_Instructions to follow_
Convert the part that opens with the line containing "In the photograph" and closes with the line containing "1.56 meters" into a two-column CSV with the headers text and answer. Give one row for each line and its answer, and put each field in double quotes with any line breaks changed to spaces.

────────────────────────────────────────

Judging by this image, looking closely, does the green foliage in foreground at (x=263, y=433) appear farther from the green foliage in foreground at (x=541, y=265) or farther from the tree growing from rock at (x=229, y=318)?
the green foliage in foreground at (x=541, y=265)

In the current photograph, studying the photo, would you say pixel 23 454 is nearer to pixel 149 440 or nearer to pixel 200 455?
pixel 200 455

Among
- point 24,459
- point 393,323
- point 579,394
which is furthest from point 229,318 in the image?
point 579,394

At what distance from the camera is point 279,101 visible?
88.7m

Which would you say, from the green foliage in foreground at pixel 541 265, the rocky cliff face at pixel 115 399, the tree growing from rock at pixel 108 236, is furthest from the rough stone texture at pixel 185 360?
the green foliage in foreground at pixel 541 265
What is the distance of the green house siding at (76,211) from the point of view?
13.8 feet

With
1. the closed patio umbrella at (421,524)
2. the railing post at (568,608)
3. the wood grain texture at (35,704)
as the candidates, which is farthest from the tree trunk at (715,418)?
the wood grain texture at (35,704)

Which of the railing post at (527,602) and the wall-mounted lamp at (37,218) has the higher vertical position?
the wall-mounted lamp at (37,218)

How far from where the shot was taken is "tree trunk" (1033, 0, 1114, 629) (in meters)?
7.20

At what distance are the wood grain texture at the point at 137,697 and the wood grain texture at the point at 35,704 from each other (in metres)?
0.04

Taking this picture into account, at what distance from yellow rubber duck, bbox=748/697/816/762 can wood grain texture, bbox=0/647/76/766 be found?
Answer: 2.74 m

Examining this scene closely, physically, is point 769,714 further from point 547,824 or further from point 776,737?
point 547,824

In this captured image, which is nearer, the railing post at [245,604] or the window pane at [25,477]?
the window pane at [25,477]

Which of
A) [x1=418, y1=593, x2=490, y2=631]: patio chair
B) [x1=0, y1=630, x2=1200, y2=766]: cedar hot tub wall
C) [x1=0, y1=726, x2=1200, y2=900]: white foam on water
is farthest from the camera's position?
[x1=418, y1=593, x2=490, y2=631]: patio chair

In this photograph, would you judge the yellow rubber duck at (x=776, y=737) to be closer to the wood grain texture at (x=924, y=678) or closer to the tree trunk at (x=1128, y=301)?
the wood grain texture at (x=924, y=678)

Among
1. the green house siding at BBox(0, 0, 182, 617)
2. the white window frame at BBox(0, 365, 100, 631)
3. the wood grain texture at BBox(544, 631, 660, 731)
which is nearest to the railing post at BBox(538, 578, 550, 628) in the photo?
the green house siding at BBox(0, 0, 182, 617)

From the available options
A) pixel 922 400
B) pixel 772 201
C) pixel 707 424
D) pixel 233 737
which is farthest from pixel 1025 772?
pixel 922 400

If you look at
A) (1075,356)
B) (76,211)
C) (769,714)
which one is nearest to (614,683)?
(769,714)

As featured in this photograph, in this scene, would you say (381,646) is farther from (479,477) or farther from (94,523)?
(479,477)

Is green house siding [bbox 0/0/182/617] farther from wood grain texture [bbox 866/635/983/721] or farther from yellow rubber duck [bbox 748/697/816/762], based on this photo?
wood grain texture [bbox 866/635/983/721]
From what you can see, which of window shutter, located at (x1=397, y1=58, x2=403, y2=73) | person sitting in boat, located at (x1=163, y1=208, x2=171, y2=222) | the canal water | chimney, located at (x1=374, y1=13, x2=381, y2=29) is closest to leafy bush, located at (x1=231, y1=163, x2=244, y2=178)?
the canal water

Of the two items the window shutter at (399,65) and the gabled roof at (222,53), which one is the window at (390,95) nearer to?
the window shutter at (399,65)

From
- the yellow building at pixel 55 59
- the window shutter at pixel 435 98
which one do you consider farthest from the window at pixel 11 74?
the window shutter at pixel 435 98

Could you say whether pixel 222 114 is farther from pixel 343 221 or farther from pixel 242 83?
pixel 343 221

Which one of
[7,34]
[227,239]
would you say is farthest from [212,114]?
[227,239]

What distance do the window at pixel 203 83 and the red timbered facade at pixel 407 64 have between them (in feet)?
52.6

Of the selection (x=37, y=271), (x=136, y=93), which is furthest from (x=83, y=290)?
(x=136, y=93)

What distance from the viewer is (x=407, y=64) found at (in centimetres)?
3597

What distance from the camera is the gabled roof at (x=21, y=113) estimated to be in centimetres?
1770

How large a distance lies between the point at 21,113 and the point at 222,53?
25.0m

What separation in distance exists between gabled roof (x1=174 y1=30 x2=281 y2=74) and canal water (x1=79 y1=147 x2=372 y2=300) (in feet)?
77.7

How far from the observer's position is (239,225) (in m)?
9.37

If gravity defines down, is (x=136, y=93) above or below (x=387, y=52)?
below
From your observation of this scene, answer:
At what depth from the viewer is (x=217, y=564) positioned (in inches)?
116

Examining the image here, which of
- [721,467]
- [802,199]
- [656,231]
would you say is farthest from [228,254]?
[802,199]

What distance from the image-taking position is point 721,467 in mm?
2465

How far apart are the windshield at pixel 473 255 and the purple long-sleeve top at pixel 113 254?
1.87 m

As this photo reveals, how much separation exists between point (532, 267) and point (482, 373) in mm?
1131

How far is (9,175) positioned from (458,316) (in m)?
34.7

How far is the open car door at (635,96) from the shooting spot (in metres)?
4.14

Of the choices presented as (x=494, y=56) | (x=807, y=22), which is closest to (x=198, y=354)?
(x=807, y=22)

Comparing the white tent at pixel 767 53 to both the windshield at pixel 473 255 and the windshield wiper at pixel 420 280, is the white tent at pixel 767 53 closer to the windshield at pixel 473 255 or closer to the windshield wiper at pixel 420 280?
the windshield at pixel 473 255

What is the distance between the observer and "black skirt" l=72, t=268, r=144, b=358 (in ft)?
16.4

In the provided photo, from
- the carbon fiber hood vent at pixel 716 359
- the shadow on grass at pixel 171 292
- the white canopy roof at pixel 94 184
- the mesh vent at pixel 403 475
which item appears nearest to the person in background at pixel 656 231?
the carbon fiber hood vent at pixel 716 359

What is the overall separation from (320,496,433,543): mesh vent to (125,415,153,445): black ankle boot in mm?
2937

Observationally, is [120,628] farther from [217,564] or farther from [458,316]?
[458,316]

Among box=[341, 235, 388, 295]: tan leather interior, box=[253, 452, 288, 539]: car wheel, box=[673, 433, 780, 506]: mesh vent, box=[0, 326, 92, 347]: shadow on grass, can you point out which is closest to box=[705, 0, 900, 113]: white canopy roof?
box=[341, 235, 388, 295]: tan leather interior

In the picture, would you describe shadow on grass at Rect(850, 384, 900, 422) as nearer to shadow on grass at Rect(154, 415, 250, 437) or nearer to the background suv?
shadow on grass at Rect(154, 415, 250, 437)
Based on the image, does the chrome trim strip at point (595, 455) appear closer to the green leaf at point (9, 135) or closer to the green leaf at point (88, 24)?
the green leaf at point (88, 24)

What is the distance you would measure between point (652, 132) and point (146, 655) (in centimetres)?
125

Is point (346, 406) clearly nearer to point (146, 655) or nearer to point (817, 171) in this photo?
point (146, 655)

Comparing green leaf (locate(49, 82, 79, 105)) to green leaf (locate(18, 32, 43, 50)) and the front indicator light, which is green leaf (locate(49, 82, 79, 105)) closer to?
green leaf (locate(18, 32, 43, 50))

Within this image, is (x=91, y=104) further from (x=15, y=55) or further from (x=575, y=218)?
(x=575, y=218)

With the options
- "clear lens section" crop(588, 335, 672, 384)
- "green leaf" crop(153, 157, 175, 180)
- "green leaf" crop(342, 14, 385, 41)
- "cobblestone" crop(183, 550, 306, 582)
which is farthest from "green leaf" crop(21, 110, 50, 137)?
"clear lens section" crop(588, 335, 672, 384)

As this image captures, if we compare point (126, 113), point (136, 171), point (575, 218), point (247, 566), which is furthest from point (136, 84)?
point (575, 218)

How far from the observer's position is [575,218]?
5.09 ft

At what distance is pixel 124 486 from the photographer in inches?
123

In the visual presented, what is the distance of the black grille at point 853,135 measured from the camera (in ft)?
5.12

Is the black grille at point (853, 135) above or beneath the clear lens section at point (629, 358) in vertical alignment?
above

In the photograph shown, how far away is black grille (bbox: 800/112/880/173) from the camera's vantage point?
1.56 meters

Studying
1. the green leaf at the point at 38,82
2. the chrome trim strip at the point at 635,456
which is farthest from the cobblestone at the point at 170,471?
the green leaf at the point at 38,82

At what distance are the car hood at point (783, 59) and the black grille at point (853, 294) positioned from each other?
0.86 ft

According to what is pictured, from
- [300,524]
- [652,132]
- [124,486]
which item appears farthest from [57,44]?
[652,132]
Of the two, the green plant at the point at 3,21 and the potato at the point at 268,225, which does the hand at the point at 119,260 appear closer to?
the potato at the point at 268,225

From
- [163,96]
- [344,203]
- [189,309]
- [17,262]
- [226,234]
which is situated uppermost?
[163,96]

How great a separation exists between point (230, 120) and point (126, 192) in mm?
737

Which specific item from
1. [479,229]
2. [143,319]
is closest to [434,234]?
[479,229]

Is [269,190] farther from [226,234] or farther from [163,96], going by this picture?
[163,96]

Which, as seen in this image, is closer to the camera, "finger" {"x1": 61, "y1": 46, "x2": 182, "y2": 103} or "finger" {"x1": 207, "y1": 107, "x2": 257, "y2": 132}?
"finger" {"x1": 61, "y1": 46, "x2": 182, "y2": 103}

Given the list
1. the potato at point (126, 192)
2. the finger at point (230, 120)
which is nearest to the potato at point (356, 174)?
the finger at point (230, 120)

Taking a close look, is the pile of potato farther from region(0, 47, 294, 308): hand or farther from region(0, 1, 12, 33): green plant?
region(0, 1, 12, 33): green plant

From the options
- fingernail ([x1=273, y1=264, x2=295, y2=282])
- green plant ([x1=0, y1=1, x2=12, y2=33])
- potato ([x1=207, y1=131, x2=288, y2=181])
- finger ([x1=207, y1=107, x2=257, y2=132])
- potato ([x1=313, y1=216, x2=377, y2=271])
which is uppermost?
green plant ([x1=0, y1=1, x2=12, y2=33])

────────────────────────────────────────

_Output for this task_
text,answer
"In the photograph shown, how far away is black grille (bbox: 800/112/880/173) from the camera's vantage point?","1.56 meters"